Le deuxième pas que nous sommes invités à faire à travers la lecture de cet évangile et des lectures qui l’ont précédé, c’est de prendre conscience, à travers la figure de Simon, que s’opère une inversion, ou un retournement, des perspectives. Au fond, l’humanité fonctionne sous le régime de la justification. Nous ne voyons que trop souvent combien le moralisme écrase les hommes, le conformisme, la volonté d’imposer des mœurs, des manières de faire, la facilité à enfermer nos contemporains dans leur culpabilité. Au fond, nous croyons que le salut de l’homme vient de lui, de lui-même, de ce qu’il fait de bien ou du mal qu’il évite. Ainsi nous comprenons comment tant de chrétiens peuvent facilement prendre un chemin qui ne mène nul part en essayant de se convaincre eux-mêmes qu’ils ne font pas de mal. Ce n’est pas la question ; car si nous sommes justifiés, ce n’est pas pour n’avoir pas fait de mal, c’est pour avoir accueilli la miséricorde de Dieu. D’une certaine façon, si nous avons un titre particulier à nous réclamer de Dieu, ce ne peut être celui de nos actions bonnes, c’est plutôt celui des péchés que nous reconnaissons et dont nous demandons le pardon. Nous ne sommes pas des justes qui font à Dieu l’aumône de leur prière et de leur présence, comme Simon fait à Jésus l’aumône de son hospitalité. Nous sommes des pécheurs, qui ne peuvent vivre que par la miséricorde de Dieu.

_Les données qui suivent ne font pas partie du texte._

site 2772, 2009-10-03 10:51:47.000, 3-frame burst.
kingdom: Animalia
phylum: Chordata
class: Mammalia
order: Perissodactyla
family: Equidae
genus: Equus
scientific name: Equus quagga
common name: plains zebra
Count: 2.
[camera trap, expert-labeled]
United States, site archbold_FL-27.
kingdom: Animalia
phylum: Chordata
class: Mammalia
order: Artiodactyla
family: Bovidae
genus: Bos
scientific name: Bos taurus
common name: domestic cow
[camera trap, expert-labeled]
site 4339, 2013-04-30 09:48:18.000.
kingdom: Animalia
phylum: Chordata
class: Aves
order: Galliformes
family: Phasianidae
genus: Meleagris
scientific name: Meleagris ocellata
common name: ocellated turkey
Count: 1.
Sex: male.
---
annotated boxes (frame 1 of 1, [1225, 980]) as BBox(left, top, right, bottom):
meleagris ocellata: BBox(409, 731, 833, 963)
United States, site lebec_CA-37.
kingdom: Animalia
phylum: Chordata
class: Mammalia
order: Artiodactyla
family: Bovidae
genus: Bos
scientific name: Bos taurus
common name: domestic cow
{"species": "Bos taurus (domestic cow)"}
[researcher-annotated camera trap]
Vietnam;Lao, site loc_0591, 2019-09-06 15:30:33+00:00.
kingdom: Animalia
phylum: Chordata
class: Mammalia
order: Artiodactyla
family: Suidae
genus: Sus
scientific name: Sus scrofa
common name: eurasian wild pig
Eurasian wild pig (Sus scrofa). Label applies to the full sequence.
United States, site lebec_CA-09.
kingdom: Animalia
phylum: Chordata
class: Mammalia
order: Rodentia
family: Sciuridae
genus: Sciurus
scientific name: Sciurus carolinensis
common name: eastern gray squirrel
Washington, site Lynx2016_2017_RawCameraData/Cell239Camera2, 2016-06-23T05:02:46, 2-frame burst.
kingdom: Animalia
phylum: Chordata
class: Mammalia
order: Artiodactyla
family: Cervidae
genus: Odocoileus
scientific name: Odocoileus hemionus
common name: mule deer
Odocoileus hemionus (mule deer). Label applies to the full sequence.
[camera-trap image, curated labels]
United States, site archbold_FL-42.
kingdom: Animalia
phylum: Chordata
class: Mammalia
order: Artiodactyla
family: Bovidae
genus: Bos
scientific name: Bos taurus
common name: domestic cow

Ce retournement de perspective nous oblige à prendre conscience que ce qui suscite et développe en nous la vie nouvelle, c’est la puissance du Christ lui-même : « J’ai cessé de vivre pour la loi afin de vivre pour Dieu » nous dit Paul ; « Avec le Christ je suis fixé à la croix, je vis mais ce n’est plus moi, c’est le Christ qui vit en moi ». De ce débordement de la miséricorde de Dieu nous voyons l’annonce à l’égard du roi David dans le livre de Samuel. David ne sera pas sauvé par sa justice, il sera sauvé parce qu’il se reconnaît pécheur devant le prophète. L’homme n’est pas sauvé par la loi qui l’observe, il est sauvé par la miséricorde de Dieu qui s’étend sur lui. Nous ne sommes pas justifiés par ce que nous faisons de bien ; nous sommes justifiés par ce que le Dieu très Saint « nous rend justes et nous permet d’accomplir les œuvres bonnes qu’il a préparées pour nous », comme le dit saint Paul.

Frères et sœurs, en contemplant cette femme aux pieds du Christ, regardons celle qui nous ouvre le chemin de la conversion, regardons celle qui déchiffre dans notre propre liberté ce qui est obstacle à la vie en Dieu, regardons celle qui exprime de la manière la plus radicale que tout son avenir dépend du Christ. Avec elle nous pourrons entendre la réponse de Jésus : « Ta foi t’a sauvée, va en paix ».